#### Listed records:
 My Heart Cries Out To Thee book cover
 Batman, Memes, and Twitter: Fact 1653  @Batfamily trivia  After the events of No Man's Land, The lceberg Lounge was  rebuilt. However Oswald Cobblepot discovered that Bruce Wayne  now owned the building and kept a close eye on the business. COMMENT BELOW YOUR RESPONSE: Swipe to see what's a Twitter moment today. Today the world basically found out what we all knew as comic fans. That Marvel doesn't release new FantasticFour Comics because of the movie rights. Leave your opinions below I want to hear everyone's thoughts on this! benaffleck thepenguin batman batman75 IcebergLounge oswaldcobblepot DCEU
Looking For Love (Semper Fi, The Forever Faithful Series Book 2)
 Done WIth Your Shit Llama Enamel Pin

...

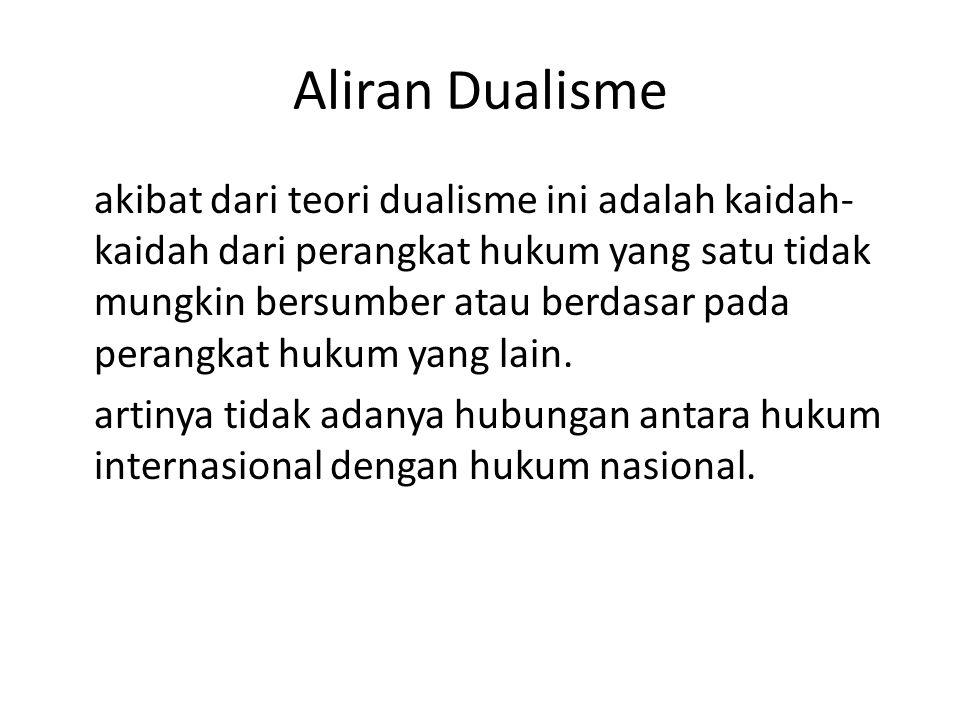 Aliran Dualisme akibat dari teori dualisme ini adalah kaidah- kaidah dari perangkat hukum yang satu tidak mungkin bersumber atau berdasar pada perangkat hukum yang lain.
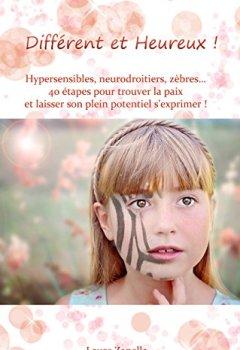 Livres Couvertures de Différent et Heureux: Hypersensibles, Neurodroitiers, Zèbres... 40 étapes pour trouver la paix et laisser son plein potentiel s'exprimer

==

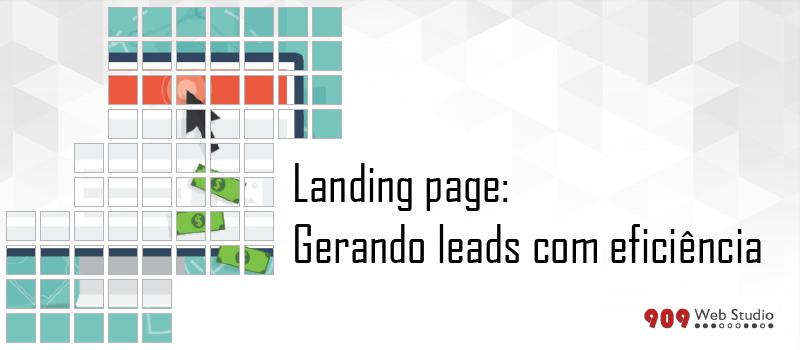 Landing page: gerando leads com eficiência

#### What the exercise asks:
From the listing above, repeat exactly the lines starting at the line that includes "My Heart Cries Out To Thee book cover" and ending at the line that includes "Done WIth Your Shit Llama Enamel Pin", with nothing outside that span.

#### Expected answer:
 My Heart Cries Out To Thee book cover
 Batman, Memes, and Twitter: Fact 1653  @Batfamily trivia  After the events of No Man's Land, The lceberg Lounge was  rebuilt. However Oswald Cobblepot discovered that Bruce Wayne  now owned the building and kept a close eye on the business. COMMENT BELOW YOUR RESPONSE: Swipe to see what's a Twitter moment today. Today the world basically found out what we all knew as comic fans. That Marvel doesn't release new FantasticFour Comics because of the movie rights. Leave your opinions below I want to hear everyone's thoughts on this! benaffleck thepenguin batman batman75 IcebergLounge oswaldcobblepot DCEU
Looking For Love (Semper Fi, The Forever Faithful Series Book 2)
 Done WIth Your Shit Llama Enamel Pin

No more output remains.